Burt Lancaster on Kirk Douglas
Kirk would be the first to admit that he's difficult to work with—and I would be the second.
Louise Brooks on Bette Davis and Joan Crawford
I like Bette Davis. I think she's a real actor, don't you? I never liked Joan Crawford at all. Never. I hate fakes. She was an awful fake. A washerwoman's daughter. I'm a terrible snob, you know.
Veronica Lake on working with Fredric March in I Married a Witch (1942)
He treated me like dirt under his talented feet. Of all actors to end up under the covers with. That happened in one scene and Mr. March is lucky he didn't get my knee in his groin.
Lawrence Olivier on Marilyn Monroe
A professional amateur.
Bette Davis on Karen Black
Karen Black changes her makeup in the middle of the scene, so nothing matches on the screen. She sleeps all day, never goes to rushes and you can't hear a bloody thing she says on the set. When I made movies you could hear me in a tunnel.
Joan Crawford on Judy Garland
Over the years I've heard and read so many stories about the way Judy Garland was so badly treated at Metro she ended up a mess. I did not know her well, but after watching her in action a few times I didn't want to know her well. I think her problems were caused by the fact that she was a spoiled, indulgent, selfish brat—plus a stage mother who had to be something of a monster, and a few husbands whose egos absolutely dominated hers. There were times when I felt sorry for Judy, but there were more times when I thought, "For Christ's sake, get off your ass!" ...but when she put her mind to it, she was good. And I mean damned good. Even in her silly pictures she came off.
Marie Dressler on Marie Dressler
I’m too homely for a prima donna and too ugly for a soubrette.
Gregory Peck on working with Robert Mitchum in Cape Fear (1962)
I had given him the role and had paid him a terrific amount of money. It was obvious he had the better role. I thought he would understand that, but he apparently thought he acted me off the screen. I didn't think highly of him for that.
Robert Mitchum on Steve McQueen
He sure don't bring much brains to the party, that kid.
Marlon Brando on Lee Strasberg
An ambitious, selfish man who exploited the people who attended the Actors Studio, and he tried to project himself as an acting oracle and guru. Some people worshiped him, but I never knew why.

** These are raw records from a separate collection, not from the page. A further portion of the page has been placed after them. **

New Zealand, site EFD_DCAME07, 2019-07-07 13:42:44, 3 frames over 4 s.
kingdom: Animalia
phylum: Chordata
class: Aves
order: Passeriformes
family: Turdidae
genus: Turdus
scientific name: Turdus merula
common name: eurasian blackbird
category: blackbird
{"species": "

Sophia Loren on Gina Lollobrigida
Gina's personality is limited. She is good playing a peasant but is incapable of playing a lady. That said, I don't think she's positively mad about me. Because I'm bigger than she? It's possible. Who knows?
Anthony Quinn on Marilyn Monroe
An empty-headed blonde with a fat rear. Oh, Monroe was pretty enough to look at, but there were hundreds of better-looking actresses poking around Hollywood. Even after she hit the big time, with Gentlemen Prefer Blondes (1953), I never could see what all the fuss was about.